A farmer, a flight attendant and a cook make up our tech team at Second Harvest. You may think this is the beginning of a bad joke … but it’s not. A farmer, a flight attendant and a cook are actually running the technical team for the Second Harvest Food Rescue App.
And thanks to the incredible power of the Microsoft suite of tools, this unlikely trio has now become an all-star tech team.
Second Harvest was approached by its partners at RedBit in May 2021 with an opportunity of a lifetime. Through their Ascend project, Microsoft offered to spend three days teaching the team how to build something in its Power Platform. Power Platform is a low-code suit of tools that allow non-developers to essentially act as developers. Without knowing code, users can build powerful flows that automate work, create apps of all kinds, and connect and visualize data far beyond what is currently possible via Excel. The Power Platform (and low-code/no-code tools in general) put technology in the hands of the everyday users. Needless to say, the team immediately jumped at this opportunity.
Photos, from left: Pat Joslin – Community Success Manager (farmer), Emily Krause – Community Success Coordinator (flight attendant), Veronica Summerhill – Director or Product Development (cook)
Problem Solving, Building, Learning
The project kicked off with a one-hour session to connect the teams and plan out the goal for the build. We were so excited about the options that we had a list a mile long of things we wanted to investigate. Our food rescue app has so much existing functionality within the app itself, but the back end, hosted in Microsoft Dynamics 365 CRM is infinitely capable. The team members who work on the food rescue app are busy in Dynamics every day. This is how they monitor donations, support businesses and non-profits, and track progress. The obvious option was to automate something that the team was manually doing in Dynamics on a regular basis.
Eventually we settled on an option to automate the manual work needed when a non-profit picks up a donation but does not verify their donation correctly in the system. This process currently takes the team an approximate 120 hours per month. By getting the system to automatically send emails and update the data, as opposed to the team doing this on their own, there was a huge opportunity for business improvements. In addition, we chose this option with the amazing guidance from the Microsoft team, who wanted to ensure through this project we were given the opportunity to build something that would provide a lot of learning. A key outcome of this experience is to help organizations like Second Harvest gain the tools needed to continue further development on their own.
The “hackathon” was set for two full business days. When we kicked off our first build day, we learned that Microsoft had never done a session like this fully online before. We were happy to be providing them with some learnings as well. Together we found an amazing groove of teaching, problem solving and most importantly building. Our steward and MC extraordinaire Anthony Bartolo guided the project, ensuring we were keeping on track and sticking to our targets.
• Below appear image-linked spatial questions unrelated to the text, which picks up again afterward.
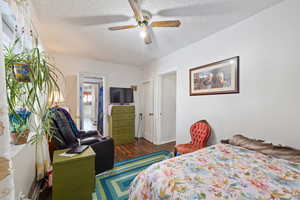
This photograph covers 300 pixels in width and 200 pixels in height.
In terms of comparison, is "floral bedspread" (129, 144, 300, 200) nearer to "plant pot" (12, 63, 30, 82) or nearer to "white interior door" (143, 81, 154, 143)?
"plant pot" (12, 63, 30, 82)

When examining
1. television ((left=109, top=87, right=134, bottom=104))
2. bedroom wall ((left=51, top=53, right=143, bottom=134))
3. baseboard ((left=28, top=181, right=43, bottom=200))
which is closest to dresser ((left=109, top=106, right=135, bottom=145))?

Power Platform guru April Dunham guided us through the decision making process. And Greg Hurlman, senior software engineer, helped us problem solve when we hit a blocker. With such a strong team of teachers, we went became Power Automate pros in two days.
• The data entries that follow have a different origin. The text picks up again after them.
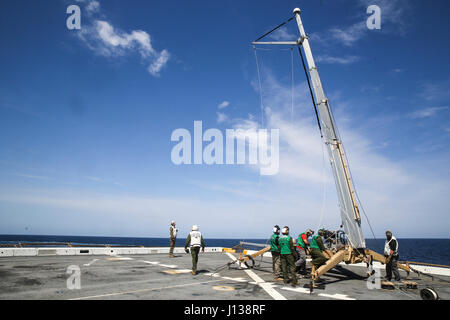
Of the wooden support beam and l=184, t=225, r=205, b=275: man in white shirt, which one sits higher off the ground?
l=184, t=225, r=205, b=275: man in white shirt

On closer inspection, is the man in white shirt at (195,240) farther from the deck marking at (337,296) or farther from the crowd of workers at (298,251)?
the deck marking at (337,296)

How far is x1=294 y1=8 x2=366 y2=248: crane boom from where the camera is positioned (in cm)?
917

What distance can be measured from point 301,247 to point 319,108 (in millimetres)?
5881

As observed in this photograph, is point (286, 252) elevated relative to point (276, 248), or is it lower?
elevated

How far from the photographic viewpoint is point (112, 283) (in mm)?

The result was the automation of six key tasks that the team currently does manually:
- Identify when a non-profit has said they didn’t receive their food due to an alternate pickup schedule
- Create a support ticket for the issue
- Email the non-profit to provide information on how to correct the scenario
- Email the business to provide information on how to correct the scenario
- Open the donation again so the non-profit can accurately record the data
- Close the support ticket when this is complete
While the time spent with Microsoft has come to a close, we are just at the beginning of our Power Apps journey. We’ve started building additional flows to automate a number of other manual tasks. These flows are following up on other scenarios where donations aren’t tracked properly, but also do things like create a support ticket if someone inputs a bad address, automatically mark data differently if it was picked up by our trucks, or automatically put responses from a survey into a template document.